Monday, March 29, 2010
Eva Doing A Handstand
This photograph, Eva Doing A Handstand, by Fritz Paneth has meant a lot to me since I saw it on the cover of the Exact Change edition of Aurelia and Other Writings by Gerard de Nerval.
The overall image is arresting, certainly, and when I first took in its glossy, borderless appearance on Aurelia (which is an unforgettable work), it almost literally drew me into its world.
I think what makes Eva Doing A Handstand such a strong picture is the subtle tension between granularity and smoothness in the image combined with its depiction of physical grace and delicate balance achieved through quiet, intense effort. Seeing the beautiful 1920s girl doing a handstand on the French Riviera beach is both real and unreal: i.e., it’s surreal. It’s a perfect cover illustration for Aurelia and great in its own right.

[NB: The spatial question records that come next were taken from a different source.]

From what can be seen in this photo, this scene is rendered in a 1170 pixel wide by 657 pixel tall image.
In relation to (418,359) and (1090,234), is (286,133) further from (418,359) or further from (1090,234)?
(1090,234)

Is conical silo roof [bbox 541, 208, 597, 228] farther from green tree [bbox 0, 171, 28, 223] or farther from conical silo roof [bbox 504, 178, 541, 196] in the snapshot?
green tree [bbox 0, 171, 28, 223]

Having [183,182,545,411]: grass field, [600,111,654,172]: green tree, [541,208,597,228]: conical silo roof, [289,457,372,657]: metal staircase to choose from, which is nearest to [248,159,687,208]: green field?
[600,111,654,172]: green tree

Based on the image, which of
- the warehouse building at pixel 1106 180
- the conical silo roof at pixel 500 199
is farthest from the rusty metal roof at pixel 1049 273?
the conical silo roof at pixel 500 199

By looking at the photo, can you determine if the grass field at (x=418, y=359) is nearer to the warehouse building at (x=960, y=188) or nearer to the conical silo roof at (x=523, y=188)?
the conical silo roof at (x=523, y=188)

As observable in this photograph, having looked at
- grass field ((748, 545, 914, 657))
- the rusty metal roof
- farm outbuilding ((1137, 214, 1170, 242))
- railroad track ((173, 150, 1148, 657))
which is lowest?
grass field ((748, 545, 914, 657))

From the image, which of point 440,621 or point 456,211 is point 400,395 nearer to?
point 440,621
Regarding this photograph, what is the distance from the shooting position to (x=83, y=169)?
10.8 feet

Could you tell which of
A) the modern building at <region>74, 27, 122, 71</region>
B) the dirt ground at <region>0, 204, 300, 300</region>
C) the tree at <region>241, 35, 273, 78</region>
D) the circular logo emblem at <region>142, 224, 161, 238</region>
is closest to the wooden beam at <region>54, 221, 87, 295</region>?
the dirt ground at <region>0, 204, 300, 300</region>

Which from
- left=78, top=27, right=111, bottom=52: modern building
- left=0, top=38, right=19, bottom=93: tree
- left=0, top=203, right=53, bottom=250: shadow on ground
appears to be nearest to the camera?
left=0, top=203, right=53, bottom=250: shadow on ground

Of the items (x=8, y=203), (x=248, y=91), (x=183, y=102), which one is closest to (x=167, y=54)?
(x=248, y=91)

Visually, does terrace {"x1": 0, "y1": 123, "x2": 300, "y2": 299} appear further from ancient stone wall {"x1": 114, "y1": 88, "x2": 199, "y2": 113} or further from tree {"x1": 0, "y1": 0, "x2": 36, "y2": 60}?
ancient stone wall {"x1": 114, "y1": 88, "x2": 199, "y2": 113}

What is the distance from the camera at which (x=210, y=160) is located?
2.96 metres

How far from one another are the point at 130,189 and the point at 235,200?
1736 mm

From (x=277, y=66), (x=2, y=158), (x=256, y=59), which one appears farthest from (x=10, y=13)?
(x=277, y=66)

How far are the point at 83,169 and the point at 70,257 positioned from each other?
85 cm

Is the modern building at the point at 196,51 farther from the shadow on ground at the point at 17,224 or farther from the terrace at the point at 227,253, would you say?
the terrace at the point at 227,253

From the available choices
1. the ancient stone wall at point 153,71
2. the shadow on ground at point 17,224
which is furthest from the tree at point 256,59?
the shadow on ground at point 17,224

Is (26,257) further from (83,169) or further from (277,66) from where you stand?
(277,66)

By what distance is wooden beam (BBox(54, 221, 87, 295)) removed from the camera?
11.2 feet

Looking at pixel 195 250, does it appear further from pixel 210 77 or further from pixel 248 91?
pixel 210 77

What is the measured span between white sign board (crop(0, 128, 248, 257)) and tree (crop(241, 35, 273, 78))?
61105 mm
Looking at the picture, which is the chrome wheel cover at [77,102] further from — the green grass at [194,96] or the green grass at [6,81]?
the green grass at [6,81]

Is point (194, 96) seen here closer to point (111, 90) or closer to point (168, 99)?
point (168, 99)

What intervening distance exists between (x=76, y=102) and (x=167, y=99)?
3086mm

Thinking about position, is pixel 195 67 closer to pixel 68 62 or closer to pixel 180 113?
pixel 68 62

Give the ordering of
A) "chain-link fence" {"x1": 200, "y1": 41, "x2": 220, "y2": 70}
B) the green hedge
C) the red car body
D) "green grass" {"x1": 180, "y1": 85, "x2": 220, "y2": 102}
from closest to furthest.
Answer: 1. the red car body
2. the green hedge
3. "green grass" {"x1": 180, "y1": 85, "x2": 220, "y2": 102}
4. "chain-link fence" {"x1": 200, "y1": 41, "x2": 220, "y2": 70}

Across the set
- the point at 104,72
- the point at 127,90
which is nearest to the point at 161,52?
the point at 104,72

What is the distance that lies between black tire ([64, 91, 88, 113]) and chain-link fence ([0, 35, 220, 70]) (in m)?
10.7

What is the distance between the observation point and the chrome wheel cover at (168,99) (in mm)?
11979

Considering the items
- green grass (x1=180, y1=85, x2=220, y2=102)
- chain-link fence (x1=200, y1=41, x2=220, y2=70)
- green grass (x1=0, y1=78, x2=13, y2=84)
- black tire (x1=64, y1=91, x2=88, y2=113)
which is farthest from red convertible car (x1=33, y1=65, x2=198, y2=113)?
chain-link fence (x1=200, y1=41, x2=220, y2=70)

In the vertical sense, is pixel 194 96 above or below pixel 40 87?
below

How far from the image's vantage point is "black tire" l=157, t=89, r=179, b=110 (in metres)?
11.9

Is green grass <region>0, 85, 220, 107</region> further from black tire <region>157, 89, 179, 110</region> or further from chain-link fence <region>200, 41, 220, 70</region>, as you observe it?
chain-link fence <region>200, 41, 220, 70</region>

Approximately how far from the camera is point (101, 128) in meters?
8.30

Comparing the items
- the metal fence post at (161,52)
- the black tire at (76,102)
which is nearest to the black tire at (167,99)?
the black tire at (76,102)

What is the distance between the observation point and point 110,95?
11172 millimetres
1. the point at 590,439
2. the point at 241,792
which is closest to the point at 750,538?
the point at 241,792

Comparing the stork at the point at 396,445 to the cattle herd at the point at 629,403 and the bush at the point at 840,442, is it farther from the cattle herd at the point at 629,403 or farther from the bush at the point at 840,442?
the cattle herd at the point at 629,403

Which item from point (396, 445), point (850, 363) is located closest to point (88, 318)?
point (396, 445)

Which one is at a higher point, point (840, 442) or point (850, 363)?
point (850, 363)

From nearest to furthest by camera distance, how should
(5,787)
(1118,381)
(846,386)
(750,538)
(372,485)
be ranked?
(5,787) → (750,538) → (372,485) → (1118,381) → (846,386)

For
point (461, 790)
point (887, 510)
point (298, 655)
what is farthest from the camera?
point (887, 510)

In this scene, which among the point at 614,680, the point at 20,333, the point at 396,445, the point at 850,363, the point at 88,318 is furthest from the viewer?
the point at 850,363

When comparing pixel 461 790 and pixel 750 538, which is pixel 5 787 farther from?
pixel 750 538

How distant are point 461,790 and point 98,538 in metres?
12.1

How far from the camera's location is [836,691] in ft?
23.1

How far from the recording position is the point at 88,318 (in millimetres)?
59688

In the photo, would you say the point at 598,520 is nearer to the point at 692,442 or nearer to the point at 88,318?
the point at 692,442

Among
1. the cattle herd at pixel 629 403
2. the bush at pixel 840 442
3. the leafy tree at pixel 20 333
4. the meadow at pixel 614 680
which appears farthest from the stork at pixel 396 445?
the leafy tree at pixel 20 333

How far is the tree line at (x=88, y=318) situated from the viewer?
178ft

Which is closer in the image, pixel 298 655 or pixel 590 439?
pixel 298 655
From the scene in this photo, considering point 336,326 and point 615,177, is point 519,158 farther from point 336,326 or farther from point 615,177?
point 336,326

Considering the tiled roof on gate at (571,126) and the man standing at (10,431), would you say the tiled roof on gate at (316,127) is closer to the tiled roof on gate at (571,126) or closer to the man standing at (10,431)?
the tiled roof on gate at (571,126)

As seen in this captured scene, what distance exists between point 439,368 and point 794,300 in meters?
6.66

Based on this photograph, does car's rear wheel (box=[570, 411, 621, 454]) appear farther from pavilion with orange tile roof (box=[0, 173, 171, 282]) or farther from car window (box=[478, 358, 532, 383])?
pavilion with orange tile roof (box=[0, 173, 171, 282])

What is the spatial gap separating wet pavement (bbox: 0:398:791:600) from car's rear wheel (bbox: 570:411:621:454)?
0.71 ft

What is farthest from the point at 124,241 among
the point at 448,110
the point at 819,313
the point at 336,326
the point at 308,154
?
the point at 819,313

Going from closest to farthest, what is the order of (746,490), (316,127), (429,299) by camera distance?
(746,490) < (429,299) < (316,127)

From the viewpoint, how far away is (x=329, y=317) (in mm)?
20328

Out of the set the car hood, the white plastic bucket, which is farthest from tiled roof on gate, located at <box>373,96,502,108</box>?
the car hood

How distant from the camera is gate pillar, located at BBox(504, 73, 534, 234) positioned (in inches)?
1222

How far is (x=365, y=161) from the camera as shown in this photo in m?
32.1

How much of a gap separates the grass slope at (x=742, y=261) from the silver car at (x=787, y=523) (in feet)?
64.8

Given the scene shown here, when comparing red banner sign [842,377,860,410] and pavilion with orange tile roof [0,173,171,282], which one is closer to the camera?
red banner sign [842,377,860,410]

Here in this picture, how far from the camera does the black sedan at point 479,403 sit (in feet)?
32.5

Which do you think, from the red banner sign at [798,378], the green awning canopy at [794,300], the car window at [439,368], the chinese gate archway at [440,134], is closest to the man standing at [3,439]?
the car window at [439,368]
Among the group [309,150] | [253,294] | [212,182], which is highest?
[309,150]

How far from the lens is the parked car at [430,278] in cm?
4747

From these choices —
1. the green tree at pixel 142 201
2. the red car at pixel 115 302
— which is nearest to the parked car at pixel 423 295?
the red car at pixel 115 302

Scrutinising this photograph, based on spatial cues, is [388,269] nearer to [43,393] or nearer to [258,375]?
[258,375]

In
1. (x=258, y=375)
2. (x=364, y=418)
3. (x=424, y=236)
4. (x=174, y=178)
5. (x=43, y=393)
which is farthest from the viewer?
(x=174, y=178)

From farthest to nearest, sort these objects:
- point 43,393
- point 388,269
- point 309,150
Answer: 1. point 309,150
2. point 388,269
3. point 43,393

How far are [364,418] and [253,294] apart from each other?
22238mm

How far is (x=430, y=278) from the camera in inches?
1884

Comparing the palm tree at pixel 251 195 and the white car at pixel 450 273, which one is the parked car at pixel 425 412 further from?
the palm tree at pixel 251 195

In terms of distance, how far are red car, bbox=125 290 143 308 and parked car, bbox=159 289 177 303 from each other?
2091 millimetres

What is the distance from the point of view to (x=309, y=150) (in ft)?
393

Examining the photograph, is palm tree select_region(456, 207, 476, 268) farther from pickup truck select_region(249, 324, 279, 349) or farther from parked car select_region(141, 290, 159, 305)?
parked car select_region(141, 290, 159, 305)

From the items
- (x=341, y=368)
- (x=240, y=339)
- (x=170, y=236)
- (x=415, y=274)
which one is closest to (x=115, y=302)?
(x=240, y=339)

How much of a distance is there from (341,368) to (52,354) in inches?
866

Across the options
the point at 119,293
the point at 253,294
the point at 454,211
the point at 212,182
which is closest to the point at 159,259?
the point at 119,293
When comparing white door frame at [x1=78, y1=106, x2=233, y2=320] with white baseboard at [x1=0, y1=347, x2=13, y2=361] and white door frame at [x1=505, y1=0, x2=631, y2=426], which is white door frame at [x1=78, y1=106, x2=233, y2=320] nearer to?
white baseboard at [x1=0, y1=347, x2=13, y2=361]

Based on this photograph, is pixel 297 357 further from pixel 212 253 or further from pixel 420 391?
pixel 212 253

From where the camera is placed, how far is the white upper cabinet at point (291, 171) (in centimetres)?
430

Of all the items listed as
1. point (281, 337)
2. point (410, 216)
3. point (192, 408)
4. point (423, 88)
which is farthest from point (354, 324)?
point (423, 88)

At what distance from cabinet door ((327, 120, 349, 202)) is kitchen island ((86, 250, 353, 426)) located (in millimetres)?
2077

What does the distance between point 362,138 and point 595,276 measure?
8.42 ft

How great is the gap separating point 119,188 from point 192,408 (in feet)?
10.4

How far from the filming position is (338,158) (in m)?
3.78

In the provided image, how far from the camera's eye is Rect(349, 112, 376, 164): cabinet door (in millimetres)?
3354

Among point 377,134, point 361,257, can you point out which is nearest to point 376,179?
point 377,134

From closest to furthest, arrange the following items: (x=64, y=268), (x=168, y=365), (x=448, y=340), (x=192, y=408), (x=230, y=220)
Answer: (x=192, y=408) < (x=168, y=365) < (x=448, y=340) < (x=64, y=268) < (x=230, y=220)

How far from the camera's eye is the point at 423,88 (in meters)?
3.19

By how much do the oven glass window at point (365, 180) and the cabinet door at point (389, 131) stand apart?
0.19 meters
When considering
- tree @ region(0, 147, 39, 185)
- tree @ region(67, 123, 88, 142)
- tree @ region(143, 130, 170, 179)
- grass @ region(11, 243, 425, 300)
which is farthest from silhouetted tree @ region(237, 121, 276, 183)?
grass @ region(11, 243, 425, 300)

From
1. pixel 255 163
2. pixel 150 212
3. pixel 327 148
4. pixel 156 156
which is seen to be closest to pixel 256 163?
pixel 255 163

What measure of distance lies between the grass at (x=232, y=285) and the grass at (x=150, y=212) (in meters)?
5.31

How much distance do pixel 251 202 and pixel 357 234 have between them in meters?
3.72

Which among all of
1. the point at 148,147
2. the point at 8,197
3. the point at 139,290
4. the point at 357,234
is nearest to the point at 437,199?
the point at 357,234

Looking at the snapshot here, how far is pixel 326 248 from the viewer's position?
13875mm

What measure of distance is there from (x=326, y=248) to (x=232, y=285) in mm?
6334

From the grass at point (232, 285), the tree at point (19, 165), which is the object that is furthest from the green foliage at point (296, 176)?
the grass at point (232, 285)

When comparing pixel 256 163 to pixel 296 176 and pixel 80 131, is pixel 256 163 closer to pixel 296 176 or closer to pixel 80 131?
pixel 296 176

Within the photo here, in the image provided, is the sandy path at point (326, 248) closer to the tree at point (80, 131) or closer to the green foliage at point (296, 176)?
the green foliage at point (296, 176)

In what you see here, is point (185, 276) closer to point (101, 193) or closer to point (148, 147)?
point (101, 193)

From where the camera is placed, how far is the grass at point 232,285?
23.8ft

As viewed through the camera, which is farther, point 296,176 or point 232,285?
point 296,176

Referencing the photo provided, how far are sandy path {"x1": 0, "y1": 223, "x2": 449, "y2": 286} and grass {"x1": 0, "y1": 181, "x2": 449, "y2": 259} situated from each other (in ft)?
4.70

Paneth was an Austrian-born radiochemist who fled to England following Hitler’s Machtergreifung in early 1933, becoming a British citizen in 1939. He returned to Germany in 1953 as Director of the Max Planck Institute for Chemistry in Mainz. He made an early contribution to the study of cold fusion (he thought an experiment of his resulted in a cold fusion event, but later retracted the finding when he discovered flaws in his procedures) and the mineral Panethite and lunar crater Paneth are named for him. Eva was his daughter and the photograph is an autochrome, an early color photography process. Paneth was a lifelong amateur photographer, one of those visual and mechanical explorers with visual and scientific flair and acuity who photographed out of curiosity and for joy and produced and left us so many unforgettable images.
Eva Doing A Handstand is in the collection of the Royal Photographic Society in Bath, England. Last fall, I was able to acquire a high quality digital reproduction of the picture. What I’d really like is an original print or a new print produced from the original autochrome plate. Perhaps that not possible. On the other hand, perhaps I haven’t tried hard enough yet.